The next step was to extract this fluid, as it was essentially a form of infection, and hopefully the other symptoms would then be alleviated.  I was officially readmitted into the hospital on Monday evening and received a warm friendly welcome from the same nurses who had cared for me less than two weeks prior…wonderful.  The procedure to extract the fluid would take place the next morning (Tuesday).  A radiologist performed a needle-guided CT scan whereby he used CT imaging to guide him to the exact location of the fluid.  He then inserted a hollow needle down into the cavern of fluid and suctioned out the infected liquid.  Like any other CT scan, I was not put to sleep, rather they used a local anesthetic, Lidocaine, to numb the surface area.  This did next to nothing to curtail the pain and pressure during this ten minute procedure.  At the end, however, I was presented with two large syringes full of bacteria-ridden fluid…success!  But it didn’t end here.  In order to make certain they get every last drop they left a hollow wire inside me which is now attached to a hose and vacuum apparatus that hangs from my right butt cheek.  In case anyone is keeping score, I now have a wound vac (helping to heal the main surgical incision) hanging from my lower left abdomen, an ileostomy bag (collecting my diverted fecal matter) attached to my central right abdomen, and a hose (suctioning out infected fluid) hanging from my upper right butt cheek.  I am beginning to feel like a puppet with all these cords and hoses attached to me – and affecting my every movement.

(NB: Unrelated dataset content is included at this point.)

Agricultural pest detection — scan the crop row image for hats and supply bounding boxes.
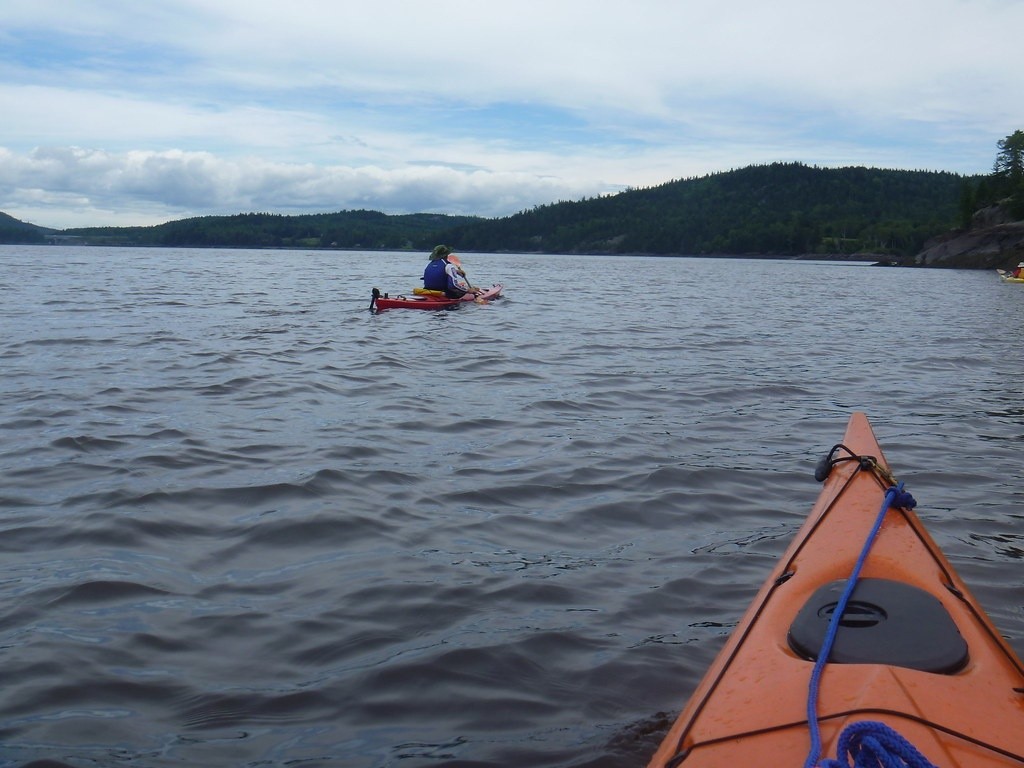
[1018,262,1024,268]
[429,245,454,260]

I am keeping my spirits high that I will be saying goodbye to the hospital staff soon again, here.  The doctors have opted to keep me a few more nights in order to administer some antibiotics and to keep an eye on the immediate progress from the procedure.  I will have to have another small procedure to remove the vacuum from my behind, but I’m hoping that may happen as soon as Friday.  Additionally, I’m hoping to lose my wound vac within the next few days, as the doctors are very pleased with the speed of healing on the once-infected incision.  That would leave me with just the ileostomy bag, which I am tentatively scheduled to get rid of on Friday, December 17th when I go in for another surgery that will consist of reattaching my small bowel together and allow for the normal digestive flow into my new rectum for the very first time.  All these exciting events on the horizon are keeping the energy in the hospital room positive, along with everyone’s continued support…oh, and Nick’s ill-fated attempt at cracking endless ileostomy jokes – those alone require pain medication!